Dillitzer: Ja, die Umsätze beinhalten auch jene von Hotjobs.

mm.de: Alle reden von kostenpflichtigen Angeboten. Auch Yahoo hat bereits Angebote gegen Bezahlung. Was haben Sie in diesem Bereich weiter geplant?

Dillitzer: Wir können sagen, dass wir auf Grund unserer Erfahrungen im Bereich der Premium Services eine Pionierrolle inne haben. Auf Basis der bisherigen Erfahrungen sind wir überzeugt, dass diese eine vielversprechende Zukunft haben. Aber es müssen nutzenorientierte, technische und redaktionelle Angebote sein, die wirklich einen Mehrwert darstellen und einfach abzurechnen sind.

Ich gehe davon aus, dass wir kommendes Jahr in Europa einige dieser neuen Angebote, die in den USA bereits etabliert sind, einführen werden. Sehr positiv wurden bereits in diesem Jahr die Video-Highlights zur Fifa Fußballweltmeisterschaft und auch die mobilen Dienste bei Yahoo aufgenommen.
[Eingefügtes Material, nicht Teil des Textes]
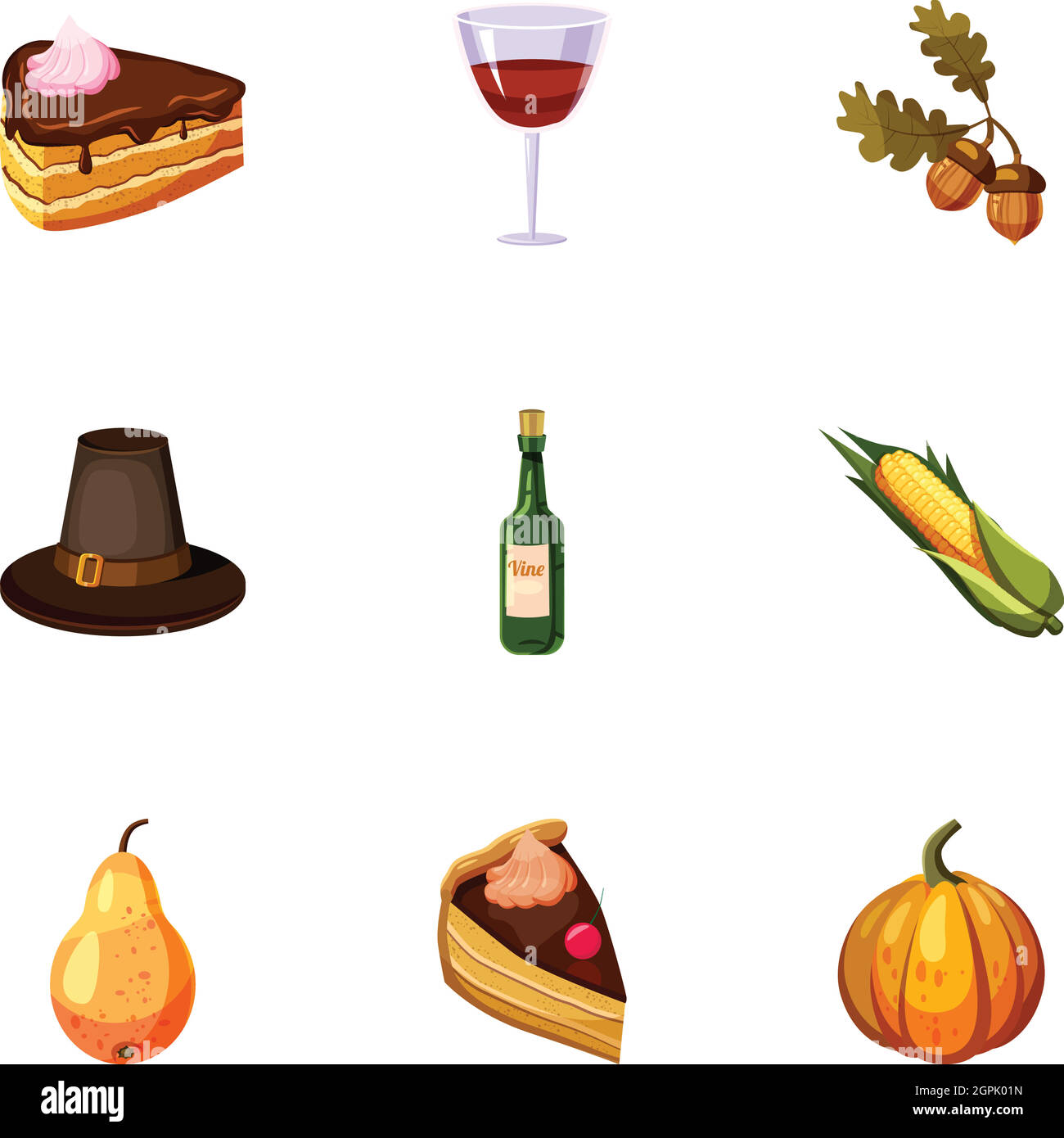 Festival d'autunno di set di icone, stile cartoon Illustrazione Vettoriale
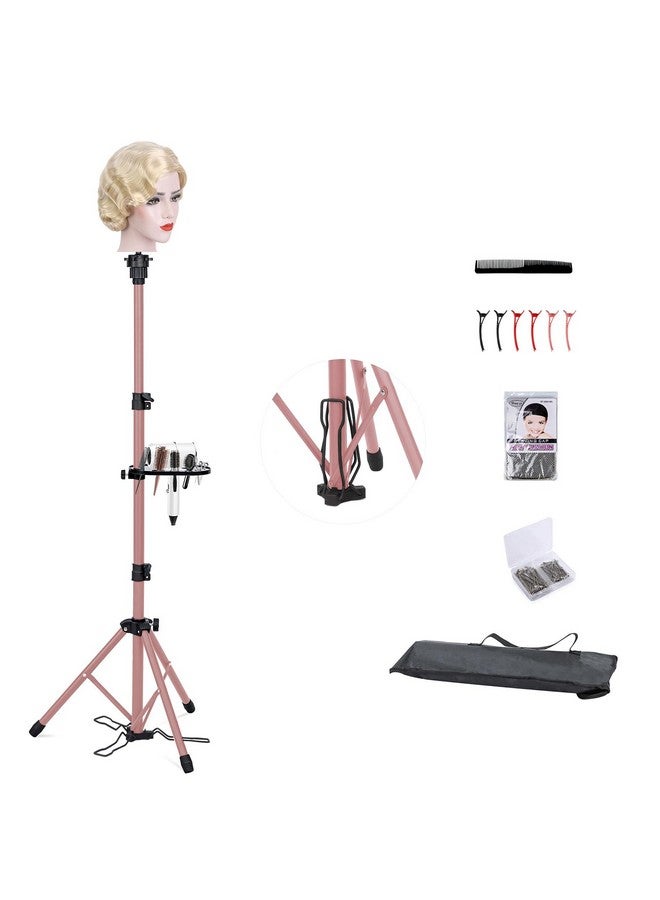 Klvied Metal Wig Stand Tripod with Foot Panel,Adjustable Mannequin Head Stand Tool Tray, Wig Head Stand for Styling,Tripod for Mannequin Head,Rose Golden - Image 1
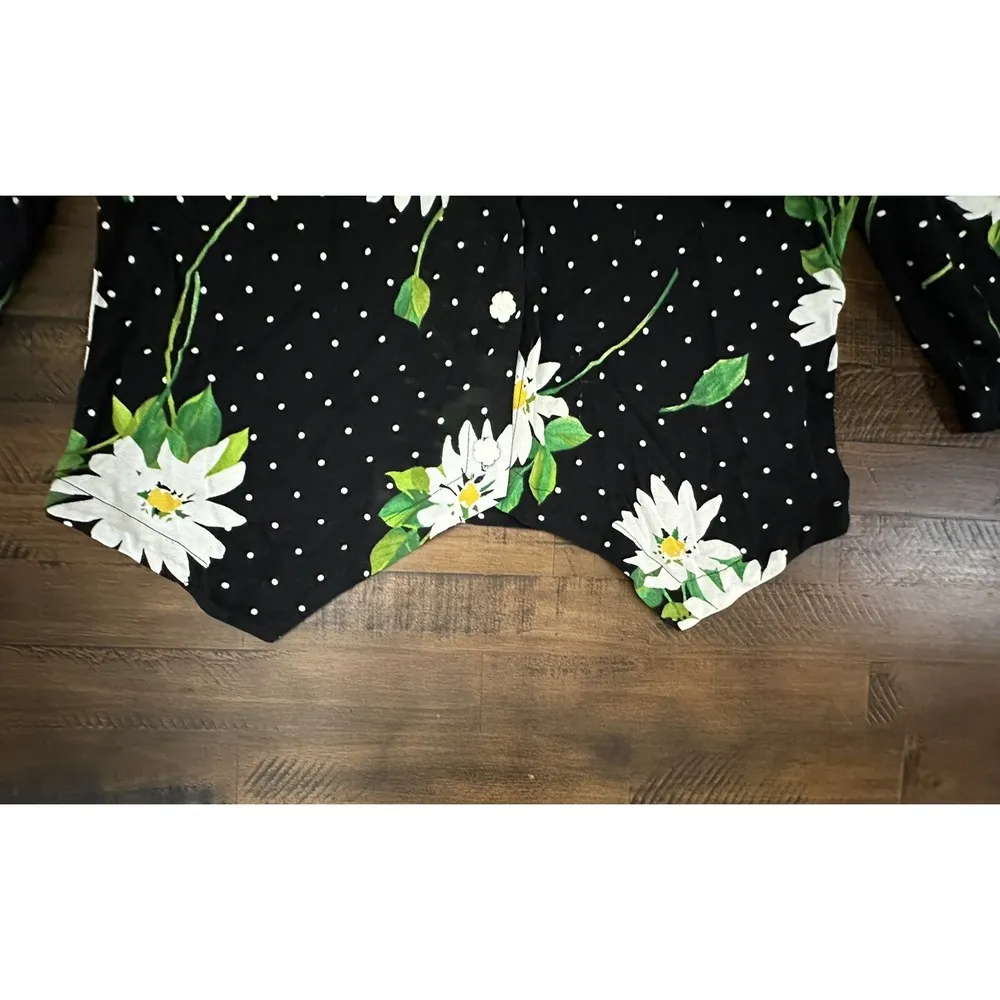 Vintage Stephanie Thomas Women's Daisy Print Button Down, daisy Buttons Size 14 Black - Image 4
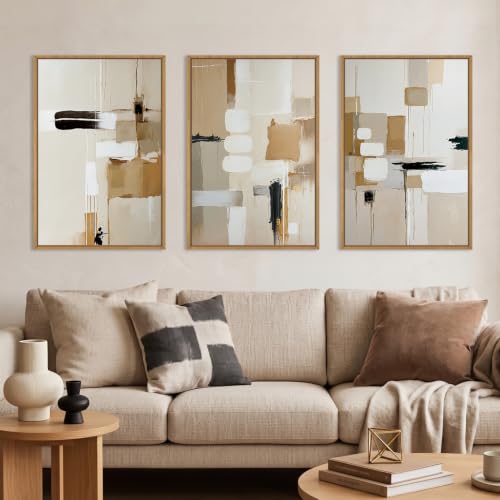 Large Abstract Beige Framed Canvas Wall Art Set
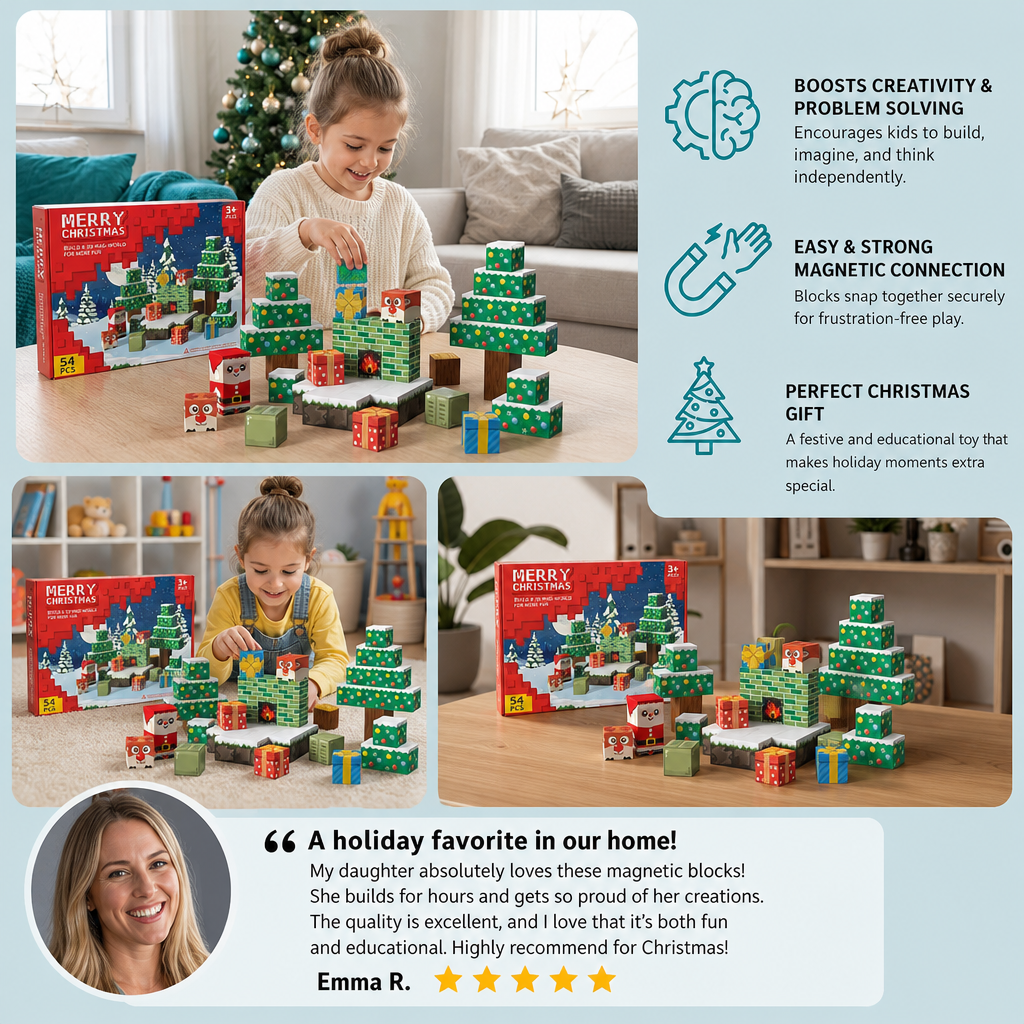54-Piece Christmas Magnetic Building Blocks Set – Festive STEM Construction Toy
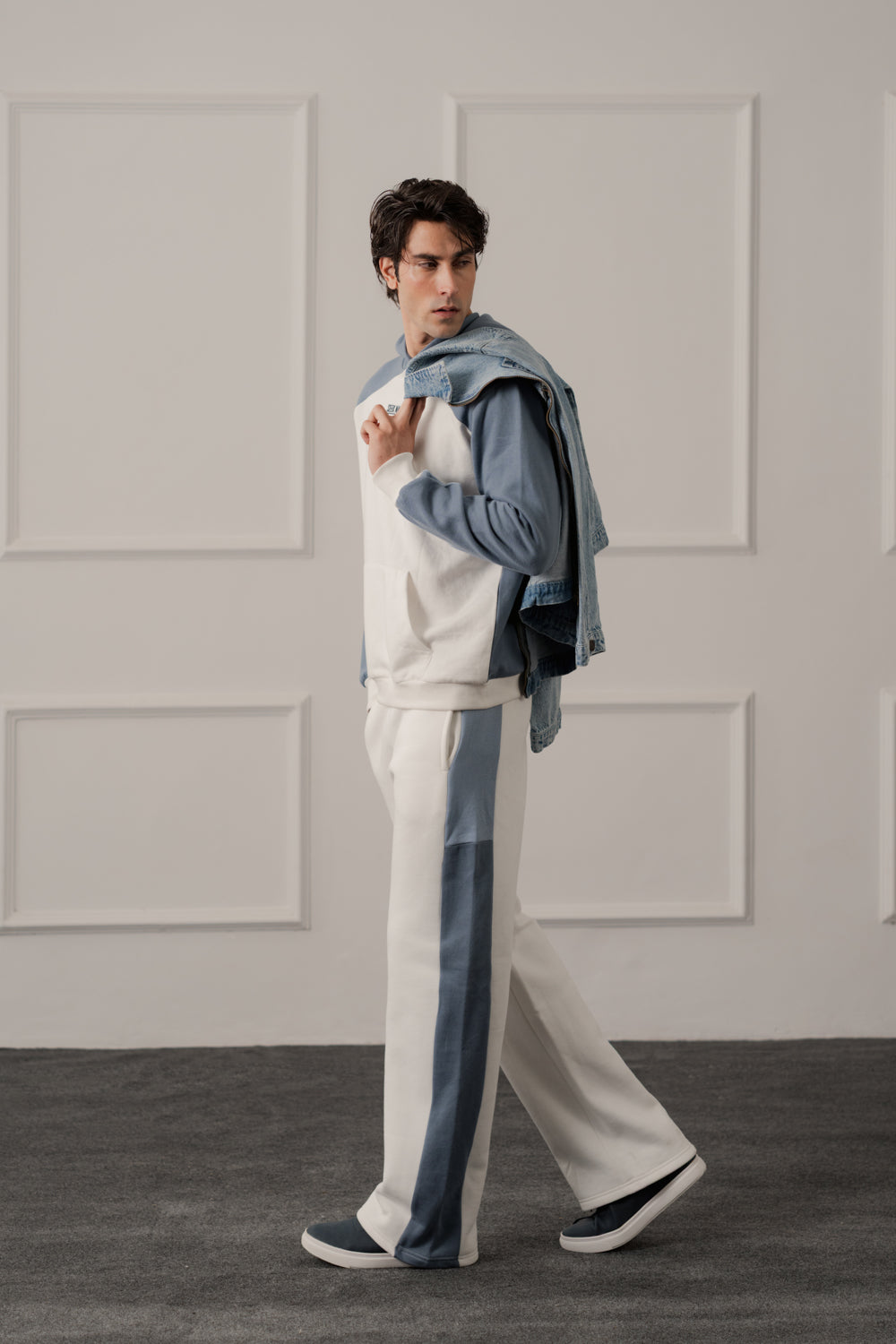 White Straight Fit Panelled Trousers - Hustle N Holla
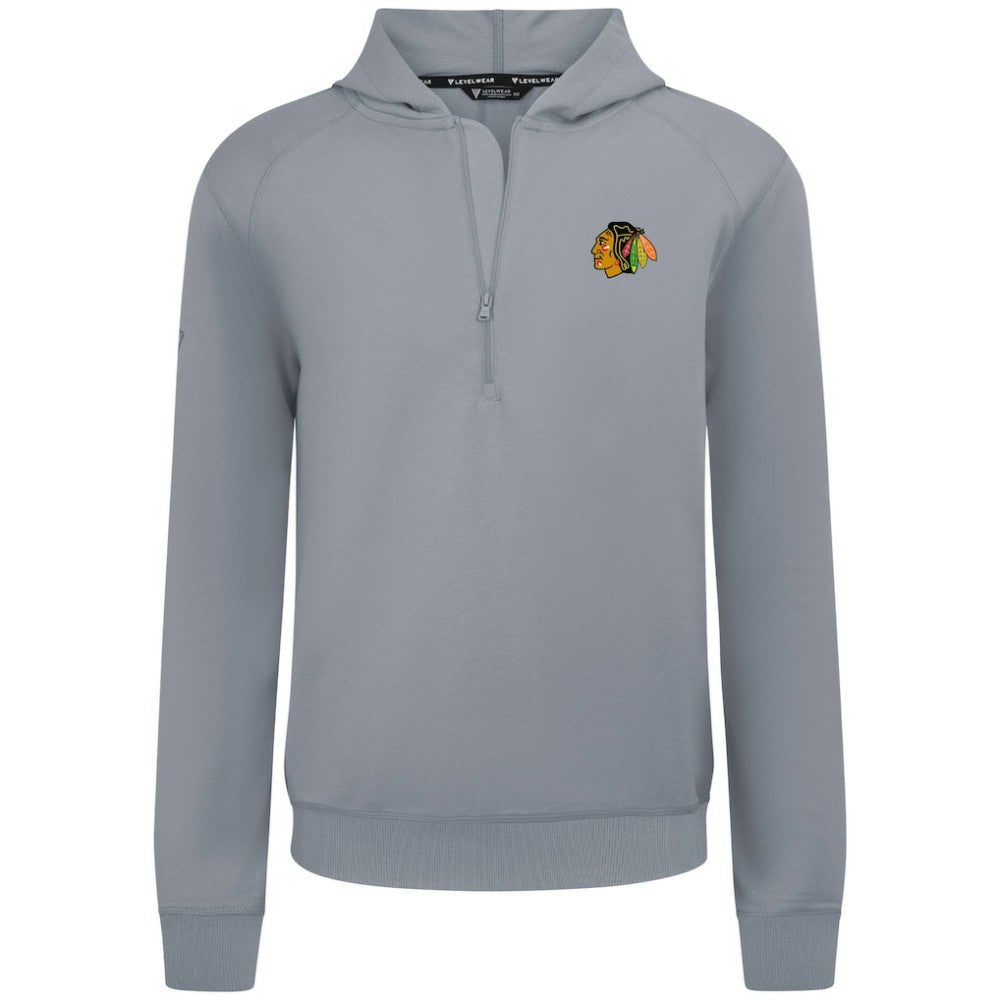 Chicago Blackhawks Levelwear Technic Quarter-Zip Pullover Hoodie Gray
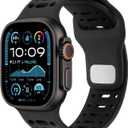 Amizee Sport Bands Compatible with Apple Watch Band 49/46/45/44/42mm Men, Soft Silicone Breathable Replacement Strap for iWatch Ultra 3/2/1 Series 11 10 9 8 7 6 5 4 SE3/2/1, Anthracite Grey/Black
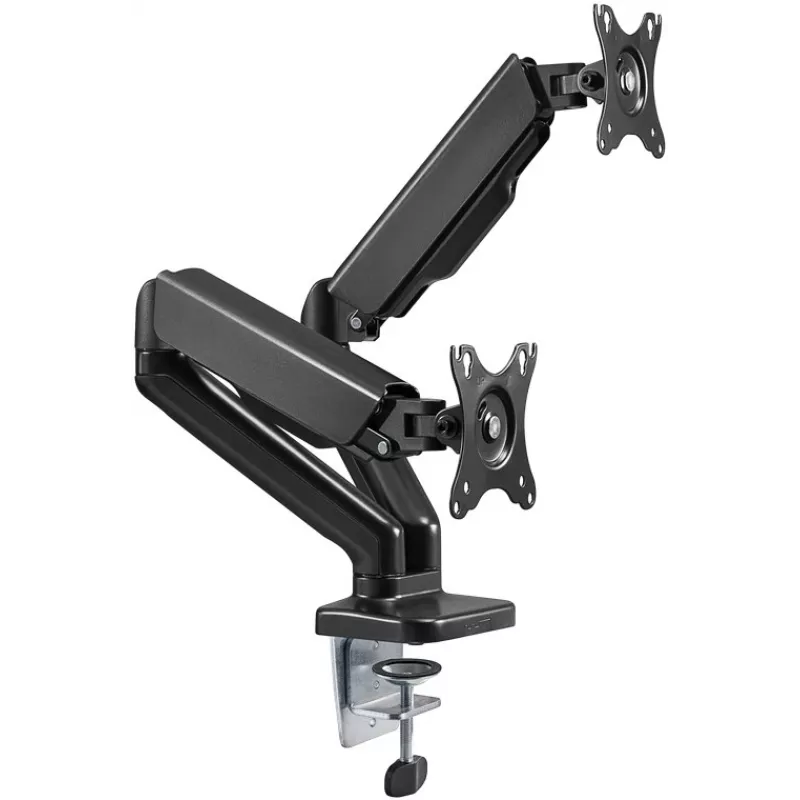 Goobay Tischhalterung | Doppelmonitorhalterung mit Gasdruckfeder | Schwenkbar, neigbar, drehbar | 17-32 Zoll | Maximale Tragfähigkeit 9 kg | Schwarz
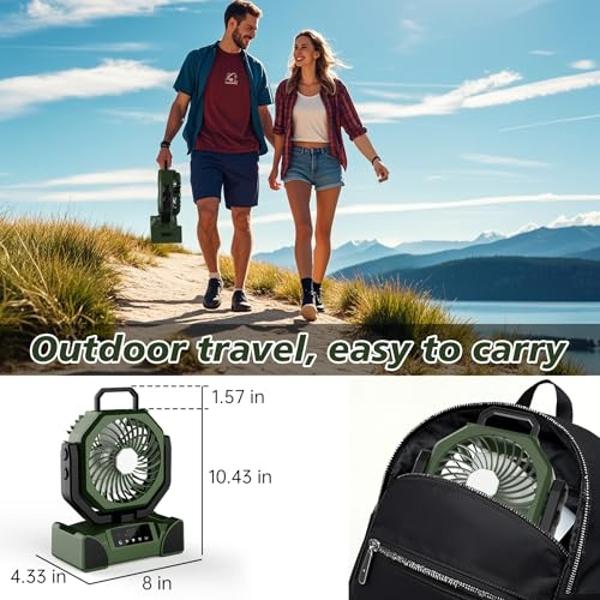 TOPPORTED 20000mAh Portable Camping Fan Rechargeable,Max 68 Hrs Runtime Battery Operated Tent Fans with LED Lantern,5 Wind Speeds,4 Timer Modes,Desk Fan for Travel,Power Outages (G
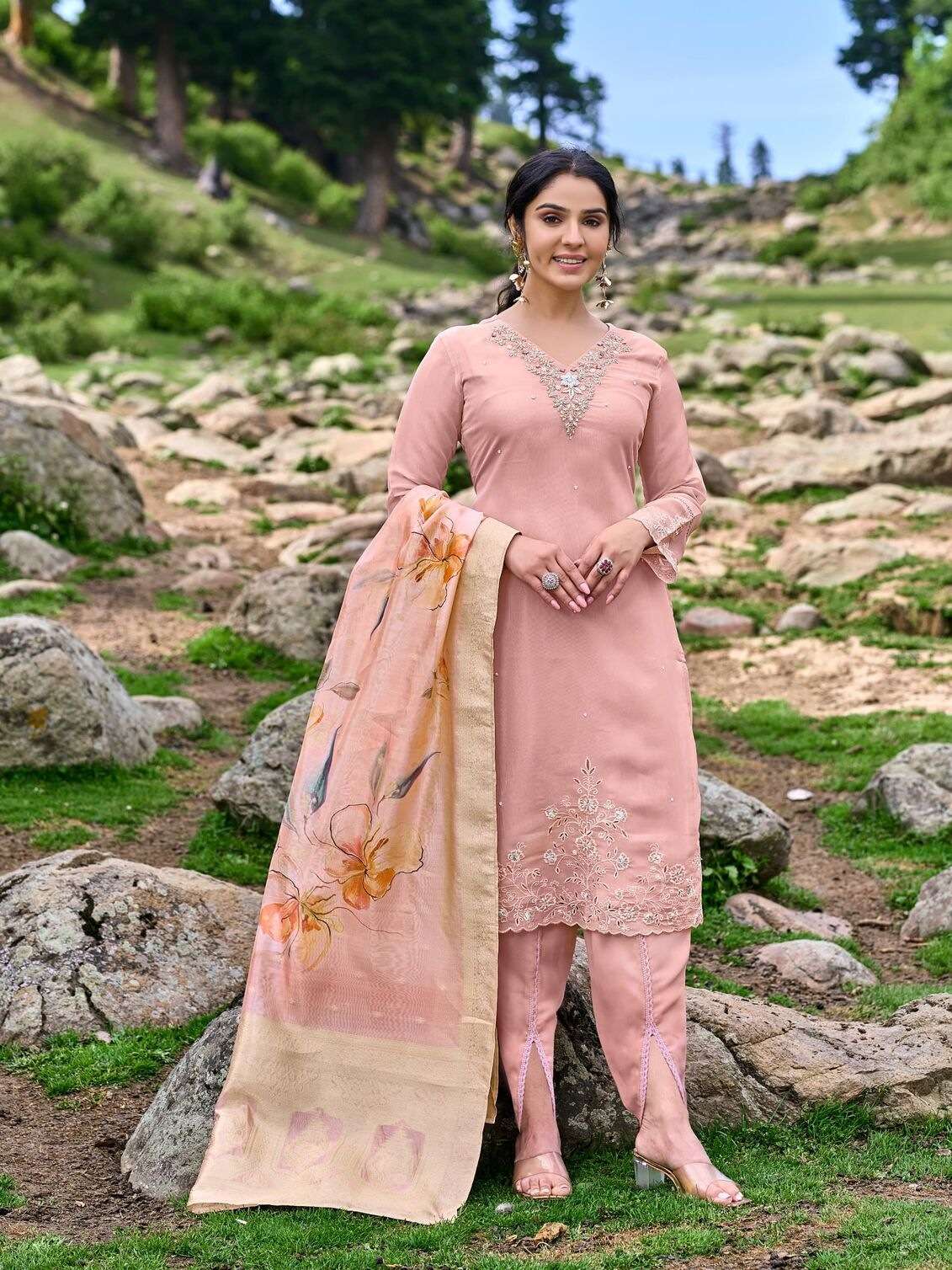 SHIMMER ORGANZA TULIP BY TEXOFAB KURTI PANT & DUPATTA EMBROIDEY HANDWORK WITH COTTON LINING 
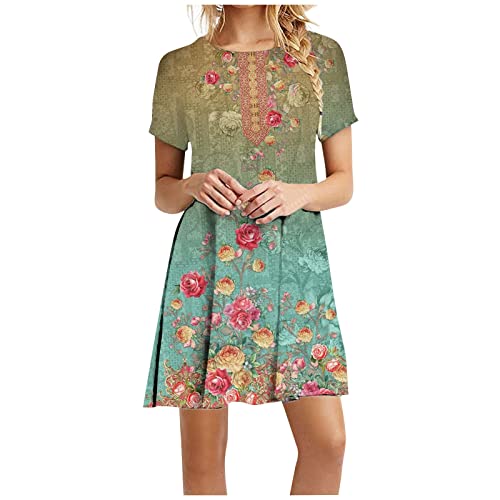 Women Casual Print Dress Outfit 2023 White Engagement Sweater Casual Dress Shirt for Women Lounge Shirt Women Pakula Dresses for Women Tunics for Women to Wear with Leggings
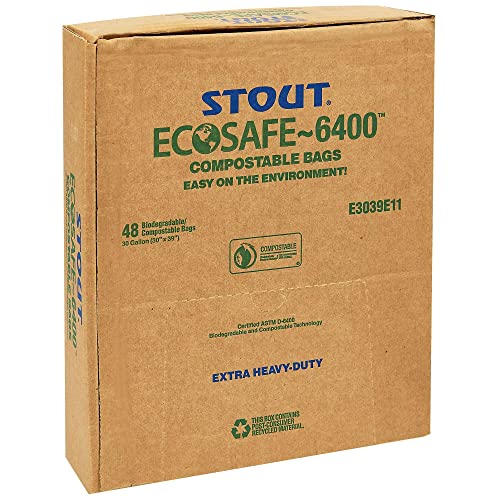 STOUT by Envision E2430E85 EcoSafe-6400 Compostable Bags, 24" x 30", 13 gal capacity, 0.85 mil thickness, Green (Pack of 45)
mm.de: Können Sie Beispiele für die neuen Angebote nennen?

Dillitzer: In 2003 werden wir unter anderem das so genannte Yahoo Personal einführen, ein Angebot, das mit Kontaktanzeigen vergleichbar ist. Des Weiteren sind Informationsdatenbanken im Finanzbereich geplant.

mm.de: Im Allgemeinen hapert es aber an der Bereitschaft, für Content im Internet zu zahlen. Glauben Sie, dass sich das mal ändern wird?

Dillitzer: Natürlich kämpfen wir hier zu Lande - ganz im Gegensatz zu den angelsächsischen Ländern - mit einer hartnäckigen Kostenlos-Kultur in Deutschland. Was immer wieder vergessen wird: Das Internet wird auch in Zukunft das günstigste Medium bleiben, das eine umfassende Grundversorgung liefert. Und es ist das einzige individualisierbare Massenmedium. Das alles bekomme ich schon für den Preis einer Tasse Kaffee.

Ich bin daher sicher, dass die Akzeptanz für bezahlpflichtige Angebote in Deutschland weiter zunimmt und dies neben der Erschließung neuer Zielgruppen auch zu Lasten der bestehenden Mediennutzung gehen wird. Sofern wir ein attraktives und kostenfreies Grundangebot haben und dies mit innovativen und nutzenorientierten Bezahlangeboten komplettieren, können wir auch weiterhin von einer wachsenden Akzeptanz für Premium Services ausgehen.

mm.de: Welche Rolle spielt die Werbung künftig bei Ihnen?

Dillitzer: Ungeachtet der guten Entwicklung der Premium Services werden wir uns weiterhin auf die Stärkung des Anzeigengeschäftes fokussieren. Die prozentuale Verteilung von Premium Services im Vergleich zu Werbeanzeigen liegt in Deutschland derzeit bei 20 zu 80.